Unnamed: 0,Mean,Standard.Dev
Naive Bayes,0.7,0.266667
K Nearest Neighbors,0.766667,0.2
Decision Tree,0.883333,0.145297
Random Forest,0.816667,0.152753


For the word-tokenized data, the Decision Tree approach is leading the pack in accuracy and has the lowest standard deviation. Random Forest is still doing quite well and its performance is equal to that of the sentence-tokenized data.
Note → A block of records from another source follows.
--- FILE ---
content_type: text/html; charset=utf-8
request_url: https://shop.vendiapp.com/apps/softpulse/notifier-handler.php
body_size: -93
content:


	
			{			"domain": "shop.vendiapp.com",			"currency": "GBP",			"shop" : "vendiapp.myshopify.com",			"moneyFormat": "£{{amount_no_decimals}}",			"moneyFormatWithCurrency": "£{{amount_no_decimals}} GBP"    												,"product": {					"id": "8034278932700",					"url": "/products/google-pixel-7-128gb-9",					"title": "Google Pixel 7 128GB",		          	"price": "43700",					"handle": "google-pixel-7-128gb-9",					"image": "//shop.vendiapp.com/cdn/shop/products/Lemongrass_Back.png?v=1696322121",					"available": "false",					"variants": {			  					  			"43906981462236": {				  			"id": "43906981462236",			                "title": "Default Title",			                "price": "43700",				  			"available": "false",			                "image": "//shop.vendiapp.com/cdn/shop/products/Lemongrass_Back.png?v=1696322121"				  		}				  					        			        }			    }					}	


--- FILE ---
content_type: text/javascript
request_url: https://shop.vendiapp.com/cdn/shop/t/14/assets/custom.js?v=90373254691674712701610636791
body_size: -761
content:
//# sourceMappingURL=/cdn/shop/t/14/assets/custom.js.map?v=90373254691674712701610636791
The accuracy of NB and KNN are much higher, both now 20% more accurate. For both NB and KNN, the standard deviation has decreased, although it is still relatively high.

I also used k best with k=4 for feature selection in the word-tokenized data set. This time, the highest scoring features were different. They were mean and standard deviation for both negative sentiment intensity score and positive sentiment intensity score. Neutral scores were not as high scoring for the word-tokenized data.

In [30]:
x2,y2 = goats_np_num2, fi_binary
k_best2 = SelectKBest(chi2, k=4).fit_transform(x2,y2)
k_best2

  if np.issubdtype(mask.dtype, np.int):


array([[0.04446978, 0.2061952 , 0.08038769, 0.27196999],
       [0.0687237 , 0.25307246, 0.08204769, 0.27453363],
       [0.0511883 , 0.2204488 , 0.06337599, 0.24371227],
       [0.04867872, 0.21527036, 0.05215577, 0.22241841],
       [0.05029393, 0.2186222 , 0.06335728, 0.24368407],
       [0.05930319, 0.23627887, 0.08673091, 0.2815447 ],
       [0.04957397, 0.21714723, 0.05577072, 0.22956735],
       [0.0365575 , 0.18774423, 0.07463823, 0.26290685],
       [0.05853315, 0.23483165, 0.09238364, 0.28966891],
       [0.04698905, 0.21166369, 0.07344891, 0.26093146],
       [0.04439746, 0.20604914, 0.068358  , 0.2524482 ],
       [0.03286034, 0.17833758, 0.0545183 , 0.22712238],
       [0.03722084, 0.18938088, 0.04631927, 0.21026261],
       [0.04058442, 0.19740555, 0.06412338, 0.24507207],
       [0.03745072, 0.18992595, 0.05387648, 0.22584799]])

In [31]:
k_best_df2 = make_clf_df(k_best2)
k_best_df2

Unnamed: 0,Mean,Standard.Dev
Naive Bayes,0.766667,0.2
K Nearest Neighbors,0.833333,0.210819
Decision Tree,0.883333,0.145297
Random Forest,0.883333,0.145297


This time, KNN, DT, and RF are equally accurate and DT and RF have the same variability. NB is at its most accurate level with its lowest variability, but does not come close to the other algorithms.